Requirements: Nothing but the lines from the line with "What measure of" through the end of the data is to be copied, and each is to be copied exactly.

Excerpted records:
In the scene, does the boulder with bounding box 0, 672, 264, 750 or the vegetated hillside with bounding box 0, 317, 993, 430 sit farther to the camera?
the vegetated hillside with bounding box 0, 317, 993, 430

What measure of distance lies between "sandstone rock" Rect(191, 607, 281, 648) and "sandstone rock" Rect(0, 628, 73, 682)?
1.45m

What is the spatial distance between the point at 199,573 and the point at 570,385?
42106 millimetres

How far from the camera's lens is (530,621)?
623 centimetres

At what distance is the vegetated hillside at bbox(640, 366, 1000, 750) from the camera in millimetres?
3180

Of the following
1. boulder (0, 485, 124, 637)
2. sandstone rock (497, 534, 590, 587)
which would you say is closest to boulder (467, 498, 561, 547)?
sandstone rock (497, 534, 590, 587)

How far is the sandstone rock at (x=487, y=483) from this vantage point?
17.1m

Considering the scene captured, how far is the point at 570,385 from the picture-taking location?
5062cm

Task answer:
What measure of distance lies between "sandstone rock" Rect(191, 607, 281, 648) and "sandstone rock" Rect(0, 628, 73, 682)?
1.45m

What is the spatial distance between the point at 199,573 and the point at 570,385?
42106 millimetres

How far from the camera's lens is (530,621)?
623 centimetres

At what distance is the vegetated hillside at bbox(640, 366, 1000, 750) from the camera in millimetres?
3180

Of the following
1. boulder (0, 485, 124, 637)
2. sandstone rock (497, 534, 590, 587)
which would you say is closest to boulder (467, 498, 561, 547)?
sandstone rock (497, 534, 590, 587)

How far is the sandstone rock at (x=487, y=483) from this vantage point?
17.1m

Considering the scene captured, how far is the point at 570,385 from the picture-taking location?
5062cm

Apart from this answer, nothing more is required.